A. QSBS Requirements
Stock qualifies as QSBS where (1) as of the date of issuance, the corporation was a “qualified small business”; (2) the stock was acquired by the taxpayer at its original issue in exchange for money, property, or services; and (3) during substantially all of the taxpayer’s holding period of such stock, the corporation meets the “active business” requirements and is a C corporation.
- Qualified Small Business
A “qualified small business” for the purposes of Section 1202 means a domestic C corporation for which:- The gross assets do not exceed (and have never exceeded)
$50MM on the date of the stock issue; - Immediately after the issuance, the gross assets do not exceed $50MM; and
- The corporation agrees to submit reports to the IRS and its shareholders, as may be required by the IRS.

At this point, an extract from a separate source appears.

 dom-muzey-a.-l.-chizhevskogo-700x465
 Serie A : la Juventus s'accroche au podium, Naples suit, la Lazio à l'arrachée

- The gross assets do not exceed (and have never exceeded)
The requirement that a C corporation is the issuer of QSBS results in tricky issues for existing S corporations and partnerships. However, mechanisms are available under Sections 368 and 351 that allow an S corporation to convert into a C corporation or to contribute assets to a newly formed C corporation.
While a pass-through entity itself cannot take advantage of Section 1202, the shareholders of the pass-through entity may take advantage of the exclusion upon the disposition of QSBS owned by the entity, if the pass-through entity meets certain requirements. The exclusion is only available to the gain attributable to the interest that the taxpayer owned in the pass-through entity on the date the QSBS was acquired. Therefore, if Owner A has a 25% interest in ABC partnership on Jan. 1, 2015, when ABC partnership purchases QSBS for $1MM, then Owner A would only be entitled to 25% of that $1MM, even if ABC partnership purchases more QSBS after Jan. 1, 2015.
- Original Issuance
A corporation must have issued the stock after Aug. 10, 1993, and in exchange for money, property, or services but not in exchange for stock. The prohibition against acquiring QSBS through the exchange of stock is an issue when a corporation engages in a recapitalization or reorganization. However, Section 1202 allows for the preservation of QSBS status through certain Section 368 or Section 351 transactions.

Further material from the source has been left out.